Prove that if ##a_n## converges to ##A##, then ##\alpha_n## converges to ##A##.
Let ##\epsilon>0##. Then there is an integer ##N>0## with the property that for any integer ##n\geq N##, ##|a_n-A|<\epsilon##, where ##A\in\mathbb{R}##.

If for all positive integers ##n##, it is the case that ##|a_n-A|<\epsilon##, then the following must hold:

\begin{eqnarray}
|\frac{1}{n}(a_1+\cdots+a_n)-A|&=&|\frac{1}{n}(a_1+\cdots+a_n)-\frac{1}{n}(A+\cdots+A)|\\
&\leq&\frac{1}{n}\sum_{i=1}^n|a_i-A|\\
&<&\frac{1}{n}\sum_{i=1}^n\epsilon\\
&=&\frac{1}{n}(n\epsilon)\\
&=&\epsilon
\end{eqnarray}

Now assume that this is not the case. Then there exists a finite set of integers ##I## s.t. if ##i\in I##, then ##|a_i-A|>|a_N-A|##. Denote ##M=\max\{|a_i-A|:i\in I\}##.
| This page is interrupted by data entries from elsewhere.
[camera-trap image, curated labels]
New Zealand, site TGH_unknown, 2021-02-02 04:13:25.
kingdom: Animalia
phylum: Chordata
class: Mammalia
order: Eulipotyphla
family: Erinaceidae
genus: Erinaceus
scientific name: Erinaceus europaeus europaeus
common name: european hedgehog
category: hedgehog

We prove that ##2\alpha_n## converges to ##2A##. Choose the integer ##N'## with the property that ##N'\geq\frac{M\cdot |I|}{\epsilon}##. Then whenever ##n\geq N'##:

\begin{eqnarray}
|\frac{1}{n}(a_1+\cdots+a_n)-\frac{1}{n}(A+\cdots+A)|&\leq&\frac{1}{n}\sum_{i=1}^n|a_i-A|\\
&=&\frac{1}{n}\sum_{i\in I} |a_i-A|+\frac{1}{n}\sum_{j\notin I}|a_j-A|\\
&<&\frac{|I|\cdot M}{N'}+\frac{1}{n}(n-|I|)\epsilon\\
&<&\epsilon+\epsilon
\end{eqnarray}

Since ##2\alpha_n## converges to ##2A##, it must be the case that ##\alpha_n## converges to ##A##.

## 1. What is the definition of convergence of a sequence of averages?

The convergence of a sequence of averages refers to the behavior of the average values of a sequence as the number of terms in the sequence increases. In other words, it describes whether the average values of the sequence approach a specific value as the number of terms increases.

## 2. How is the convergence of a sequence of averages related to the convergence of the original sequence?

The convergence of a sequence of averages is directly related to the convergence of the original sequence. If the original sequence converges to a specific value, then the sequence of averages will also converge to the same value. However, if the original sequence does not converge, then the sequence of averages may or may not converge.

## 3. What is the significance of the convergence of a sequence of averages?

The convergence of a sequence of averages is important because it allows us to determine the behavior of a sequence as the number of terms increases. It also helps us to identify the limit of a sequence, which is the value that the sequence approaches as the number of terms increases towards infinity.

## 4. Can a sequence of averages converge if the original sequence does not?

Yes, it is possible for a sequence of averages to converge even if the original sequence does not. This can happen if the original sequence has values that are oscillating or fluctuating around a specific value, but the average values of the sequence still approach that value as the number of terms increases.

## 5. How can we determine the convergence of a sequence of averages?

The convergence of a sequence of averages can be determined by calculating the limit of the sequence, which is the value that the sequence approaches as the number of terms increases towards infinity. If the limit exists and is a finite value, then the sequence of averages converges. If the limit does not exist or is infinite, then the sequence of averages does not converge.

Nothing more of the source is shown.